* WORK TO COMPLETE
Retype every entry in its entirety, without alteration.

********

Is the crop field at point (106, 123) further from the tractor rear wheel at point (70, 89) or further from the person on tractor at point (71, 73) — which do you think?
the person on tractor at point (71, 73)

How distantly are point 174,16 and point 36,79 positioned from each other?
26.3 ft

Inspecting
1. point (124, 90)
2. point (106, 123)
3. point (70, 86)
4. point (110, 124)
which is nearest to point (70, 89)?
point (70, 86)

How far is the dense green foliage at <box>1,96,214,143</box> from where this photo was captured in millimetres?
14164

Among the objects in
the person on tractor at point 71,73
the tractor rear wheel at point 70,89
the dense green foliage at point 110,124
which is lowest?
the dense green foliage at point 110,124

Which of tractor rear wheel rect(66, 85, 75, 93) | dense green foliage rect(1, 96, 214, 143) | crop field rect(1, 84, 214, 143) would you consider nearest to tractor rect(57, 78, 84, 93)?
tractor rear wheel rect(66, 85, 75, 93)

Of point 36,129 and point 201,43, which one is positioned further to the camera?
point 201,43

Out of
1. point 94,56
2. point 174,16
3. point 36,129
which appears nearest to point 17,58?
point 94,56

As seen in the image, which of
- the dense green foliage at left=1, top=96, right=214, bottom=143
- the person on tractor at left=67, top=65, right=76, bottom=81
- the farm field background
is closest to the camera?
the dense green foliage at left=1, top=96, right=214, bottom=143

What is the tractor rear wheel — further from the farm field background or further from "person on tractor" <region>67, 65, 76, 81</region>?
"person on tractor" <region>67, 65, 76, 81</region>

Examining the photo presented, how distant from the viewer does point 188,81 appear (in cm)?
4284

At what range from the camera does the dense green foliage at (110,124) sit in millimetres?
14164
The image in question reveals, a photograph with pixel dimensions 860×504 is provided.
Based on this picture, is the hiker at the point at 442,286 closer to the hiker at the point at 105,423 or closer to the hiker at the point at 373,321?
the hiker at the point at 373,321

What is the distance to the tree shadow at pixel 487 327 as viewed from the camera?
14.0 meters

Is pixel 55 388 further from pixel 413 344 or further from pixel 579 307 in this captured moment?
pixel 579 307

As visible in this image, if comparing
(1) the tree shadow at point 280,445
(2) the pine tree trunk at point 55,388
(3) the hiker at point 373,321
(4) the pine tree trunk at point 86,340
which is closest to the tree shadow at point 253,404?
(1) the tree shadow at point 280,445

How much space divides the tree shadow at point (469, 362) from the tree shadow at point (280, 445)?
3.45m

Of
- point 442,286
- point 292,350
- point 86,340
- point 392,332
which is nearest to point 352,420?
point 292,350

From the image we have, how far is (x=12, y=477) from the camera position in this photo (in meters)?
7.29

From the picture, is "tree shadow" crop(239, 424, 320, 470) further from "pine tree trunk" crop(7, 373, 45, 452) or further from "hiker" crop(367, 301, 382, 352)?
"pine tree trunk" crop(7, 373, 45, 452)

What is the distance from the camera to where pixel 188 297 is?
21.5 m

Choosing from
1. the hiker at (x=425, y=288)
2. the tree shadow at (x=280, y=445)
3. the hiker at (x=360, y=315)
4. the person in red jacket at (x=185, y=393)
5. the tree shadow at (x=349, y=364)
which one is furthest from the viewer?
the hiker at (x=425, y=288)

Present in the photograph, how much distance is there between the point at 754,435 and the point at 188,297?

********

* TASK ANSWER
Is the crop field at point (106, 123) further from the tractor rear wheel at point (70, 89) or further from the person on tractor at point (71, 73) — which do you think?
the person on tractor at point (71, 73)

How distantly are point 174,16 and point 36,79 positioned from each other?
26.3 ft

Inspecting
1. point (124, 90)
2. point (106, 123)
3. point (70, 86)
4. point (110, 124)
which is nearest to point (70, 89)?
point (70, 86)

How far is the dense green foliage at <box>1,96,214,143</box> from where this photo was captured in millimetres?
14164

Among the objects in
the person on tractor at point 71,73
the tractor rear wheel at point 70,89
the dense green foliage at point 110,124
which is lowest?
the dense green foliage at point 110,124

Which of tractor rear wheel rect(66, 85, 75, 93) | dense green foliage rect(1, 96, 214, 143) | crop field rect(1, 84, 214, 143) would you consider nearest to tractor rect(57, 78, 84, 93)?
tractor rear wheel rect(66, 85, 75, 93)

Of point 36,129 and point 201,43, which one is positioned further to the camera?
point 201,43

Out of
1. point 94,56
2. point 174,16
3. point 36,129
which appears nearest to point 17,58?
point 94,56

As seen in the image, which of
- the dense green foliage at left=1, top=96, right=214, bottom=143
- the person on tractor at left=67, top=65, right=76, bottom=81
- the farm field background
is closest to the camera?
the dense green foliage at left=1, top=96, right=214, bottom=143

What is the tractor rear wheel — further from the farm field background or further from "person on tractor" <region>67, 65, 76, 81</region>?
"person on tractor" <region>67, 65, 76, 81</region>

Examining the photo presented, how distant from the viewer does point 188,81 appear (in cm)?
4284

At what range from the camera does the dense green foliage at (110,124) sit in millimetres?
14164
The image in question reveals, a photograph with pixel dimensions 860×504 is provided.
Based on this picture, is the hiker at the point at 442,286 closer to the hiker at the point at 105,423 or closer to the hiker at the point at 373,321?
the hiker at the point at 373,321

What is the distance to the tree shadow at pixel 487 327 as viewed from the camera?
14.0 meters

Is pixel 55 388 further from pixel 413 344 or further from pixel 579 307 in this captured moment?
pixel 579 307

As visible in this image, if comparing
(1) the tree shadow at point 280,445
(2) the pine tree trunk at point 55,388
(3) the hiker at point 373,321
(4) the pine tree trunk at point 86,340
which is closest to the tree shadow at point 253,404?
(1) the tree shadow at point 280,445

How much space divides the tree shadow at point (469, 362) from the tree shadow at point (280, 445)?
3.45m

Of
- point 442,286
- point 292,350
- point 86,340
- point 392,332
which is nearest to point 352,420?
point 292,350

From the image we have, how far is (x=12, y=477) from the camera position in this photo (in meters)?
7.29

From the picture, is "tree shadow" crop(239, 424, 320, 470) further from "pine tree trunk" crop(7, 373, 45, 452) or further from "hiker" crop(367, 301, 382, 352)?
"pine tree trunk" crop(7, 373, 45, 452)

What is the distance from the camera to where pixel 188 297 is?
21.5 m

Choosing from
1. the hiker at (x=425, y=288)
2. the tree shadow at (x=280, y=445)
3. the hiker at (x=360, y=315)
4. the person in red jacket at (x=185, y=393)
5. the tree shadow at (x=349, y=364)
which one is furthest from the viewer?
the hiker at (x=425, y=288)

Present in the photograph, how much distance is there between the point at 754,435 and the point at 188,297?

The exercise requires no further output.